During the data trimming and reverse geocoding process, we discovered a number of issues with the dataset. Surprisingly, there were inconsistencies with the location fields, mostly at the county level. We had initially assumed that every city would fall under a county, and that's just how the hierarchical standard is across all the states nationally. However, this doesn't seem to be the case as we found many records that were missing a “county” value. When an incident doesn't have a county associated with it, it could be because it took place within city borders that's technically not part of any county. There were also times where county names would be the same as the township or city it was a part of.

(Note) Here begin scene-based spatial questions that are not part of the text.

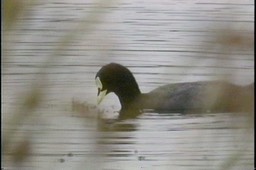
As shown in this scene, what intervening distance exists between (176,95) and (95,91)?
1.00m

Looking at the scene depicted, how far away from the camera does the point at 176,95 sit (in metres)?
3.56

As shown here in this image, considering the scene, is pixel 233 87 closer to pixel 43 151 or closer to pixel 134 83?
pixel 43 151

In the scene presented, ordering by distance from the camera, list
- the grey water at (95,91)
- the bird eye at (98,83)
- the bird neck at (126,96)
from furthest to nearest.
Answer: the bird neck at (126,96) → the bird eye at (98,83) → the grey water at (95,91)

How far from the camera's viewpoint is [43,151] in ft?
6.43

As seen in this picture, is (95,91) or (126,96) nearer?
(95,91)

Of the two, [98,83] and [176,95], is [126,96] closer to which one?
[98,83]

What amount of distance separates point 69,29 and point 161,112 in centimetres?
163

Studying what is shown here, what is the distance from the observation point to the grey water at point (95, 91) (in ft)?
4.29

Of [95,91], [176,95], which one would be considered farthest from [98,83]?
[176,95]

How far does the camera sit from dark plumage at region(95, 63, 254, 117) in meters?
→ 1.32

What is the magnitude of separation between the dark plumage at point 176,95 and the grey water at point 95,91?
26mm

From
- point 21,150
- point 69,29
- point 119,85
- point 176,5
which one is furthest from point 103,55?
point 119,85

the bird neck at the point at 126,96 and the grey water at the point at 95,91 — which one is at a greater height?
the grey water at the point at 95,91

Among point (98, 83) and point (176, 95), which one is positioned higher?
point (98, 83)
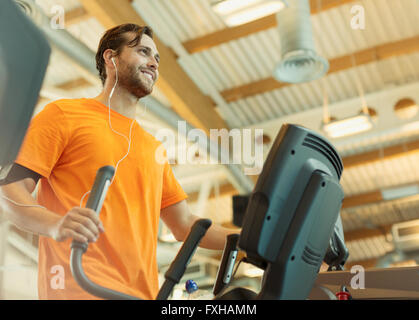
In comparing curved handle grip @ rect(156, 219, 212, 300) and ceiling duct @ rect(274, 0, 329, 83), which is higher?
ceiling duct @ rect(274, 0, 329, 83)

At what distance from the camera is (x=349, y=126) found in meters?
5.76

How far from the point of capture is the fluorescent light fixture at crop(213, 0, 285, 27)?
12.8 feet

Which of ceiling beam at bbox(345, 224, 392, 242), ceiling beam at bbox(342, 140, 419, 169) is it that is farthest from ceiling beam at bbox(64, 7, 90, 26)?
ceiling beam at bbox(345, 224, 392, 242)

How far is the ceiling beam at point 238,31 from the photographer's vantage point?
5.66m

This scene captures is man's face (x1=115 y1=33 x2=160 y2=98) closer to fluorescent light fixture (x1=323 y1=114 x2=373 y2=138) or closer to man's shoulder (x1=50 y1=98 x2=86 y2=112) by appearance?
man's shoulder (x1=50 y1=98 x2=86 y2=112)

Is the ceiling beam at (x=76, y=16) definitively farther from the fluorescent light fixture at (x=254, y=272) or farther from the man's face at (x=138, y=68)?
the man's face at (x=138, y=68)

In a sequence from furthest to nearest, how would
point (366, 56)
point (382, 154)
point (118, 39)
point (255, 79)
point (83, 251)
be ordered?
point (382, 154)
point (255, 79)
point (366, 56)
point (118, 39)
point (83, 251)

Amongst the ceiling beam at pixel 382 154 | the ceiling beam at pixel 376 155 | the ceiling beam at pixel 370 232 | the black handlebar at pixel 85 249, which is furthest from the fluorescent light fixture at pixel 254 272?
the black handlebar at pixel 85 249

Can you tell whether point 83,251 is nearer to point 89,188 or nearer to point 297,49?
point 89,188

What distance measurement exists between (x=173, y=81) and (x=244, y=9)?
2.24 metres

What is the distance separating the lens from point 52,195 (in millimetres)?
1389

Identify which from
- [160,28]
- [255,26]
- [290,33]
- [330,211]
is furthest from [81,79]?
[330,211]

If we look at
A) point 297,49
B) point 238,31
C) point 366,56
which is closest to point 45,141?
point 297,49
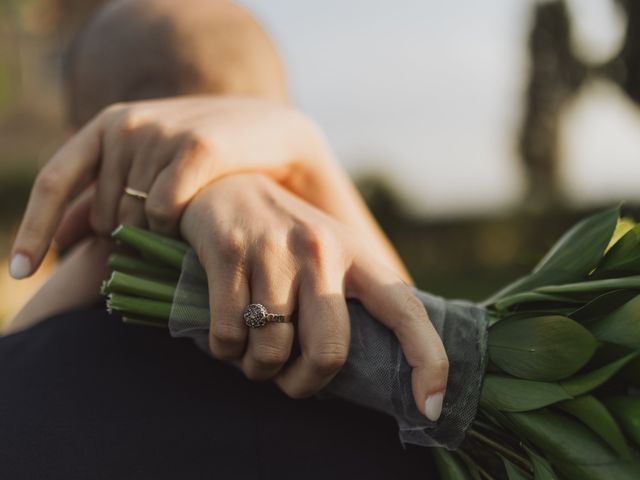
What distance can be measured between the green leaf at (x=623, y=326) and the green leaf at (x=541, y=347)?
0.06 m

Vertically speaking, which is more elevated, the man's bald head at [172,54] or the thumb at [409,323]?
the man's bald head at [172,54]

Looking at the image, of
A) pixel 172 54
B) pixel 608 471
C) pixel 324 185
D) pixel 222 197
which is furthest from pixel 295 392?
pixel 172 54

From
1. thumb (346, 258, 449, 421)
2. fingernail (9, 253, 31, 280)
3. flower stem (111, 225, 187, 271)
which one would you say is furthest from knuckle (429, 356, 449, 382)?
fingernail (9, 253, 31, 280)

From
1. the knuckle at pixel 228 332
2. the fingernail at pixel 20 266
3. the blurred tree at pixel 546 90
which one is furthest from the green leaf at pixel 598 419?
the blurred tree at pixel 546 90

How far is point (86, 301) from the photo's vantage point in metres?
2.06

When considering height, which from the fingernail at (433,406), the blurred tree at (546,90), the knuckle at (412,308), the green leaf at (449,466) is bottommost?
the blurred tree at (546,90)

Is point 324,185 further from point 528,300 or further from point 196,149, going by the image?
point 528,300

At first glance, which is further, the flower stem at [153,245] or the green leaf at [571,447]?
the flower stem at [153,245]

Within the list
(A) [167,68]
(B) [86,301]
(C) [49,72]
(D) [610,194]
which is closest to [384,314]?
(B) [86,301]

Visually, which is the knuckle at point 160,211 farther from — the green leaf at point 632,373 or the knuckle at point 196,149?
the green leaf at point 632,373

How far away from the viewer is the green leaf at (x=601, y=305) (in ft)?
4.56

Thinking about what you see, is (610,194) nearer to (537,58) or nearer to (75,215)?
(537,58)

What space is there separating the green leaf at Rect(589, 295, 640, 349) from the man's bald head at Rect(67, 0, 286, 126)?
1526 millimetres

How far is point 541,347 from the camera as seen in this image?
1378 mm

We learned from the data that some assumptions we've had for a long time were completely wrong.

Below are additional notable inconsistencies, surprises, and just odd things that we discovered about the location data found in our data set:

Lack of hierarchy and naming standards for city and county:
- Alaska has boroughs/census area instead of counties
- Louisiana has parishes instead of counties
- Some states had cities that were their own “county” and were then surrounded by a different county sharing the same name
Roughly 30,000 records used either a single semi-colon or colon as delimiters instead of the double pipes (||) that were used for the rest of the data, adding to the difficulty of mapping through the data.
The Atlanta area had oddities such as 250 incidents sharing the same coordinates, and it's at an airport. Looking into the incidents, they didn't seem to be airport-related incidents, and could probably be attributed to data entry errors.

Attribute Data

Each incident had an attributes column. This attributes column provided a description that gave us an idea what type of incident it was using a list of semi-standardized attributes. We knew that this column could be the key in uncovering some of the best insights about gun violence in the United States. The incidents could have multiple attributes as they were not mutually exclusive. The column data was vast, and upon taking a closer look, 110 unique values were found. Granted, some of the values were larger categories that had sub-categories (e.g. Home Invasion and Home Invasion - Resident injured).

While it was important to provide as much detail for every incident as possible, it was clear that some consolidation was required to create effective visualizations to draw conclusions from and show on the page. We do want to note that the incidents found on the interactive map did not compromise on this, and they do display the full list of shooting attributes when clicked. The attributes listed below either had the most frequency of occurrence or were noteworthy:

Accidental Shooting
Child Involved Incident
Defensive Use
Home Invasion
School Incident
Domestic Violence
Drug Involvement
Gang Involvement
Suicide
Mass Shooting

Later, a Highcharts bar graph was used to display these attributes.

Gun Data

Though not as fleshed out as we'd like it to be, the gun type and caliber used were interesting columns that we wanted to explore. There were a lot of missing values for this column, but it still required consolidating as the entries did not seem as standardized as the attributes column. Often times, the caliber of the gun would be used as its gun type vice versa. Below were the main gun types that we then further broke down into calibers in a bubble chart later:

Handgun
Rifle
Shotgun
Other
Unknown

Unknowns

Lastly, we wanted to make a note about unknown values. Outside of the location data, every single column had a large percentage of unknowns which can be seen as a limitation of the data set. However, we realize that this is the nature of gun-related incidents, especially whenever crime is involved. Naturally, those involved are going to try their best to hide as much information about themselves as possible, thus making data collection harder.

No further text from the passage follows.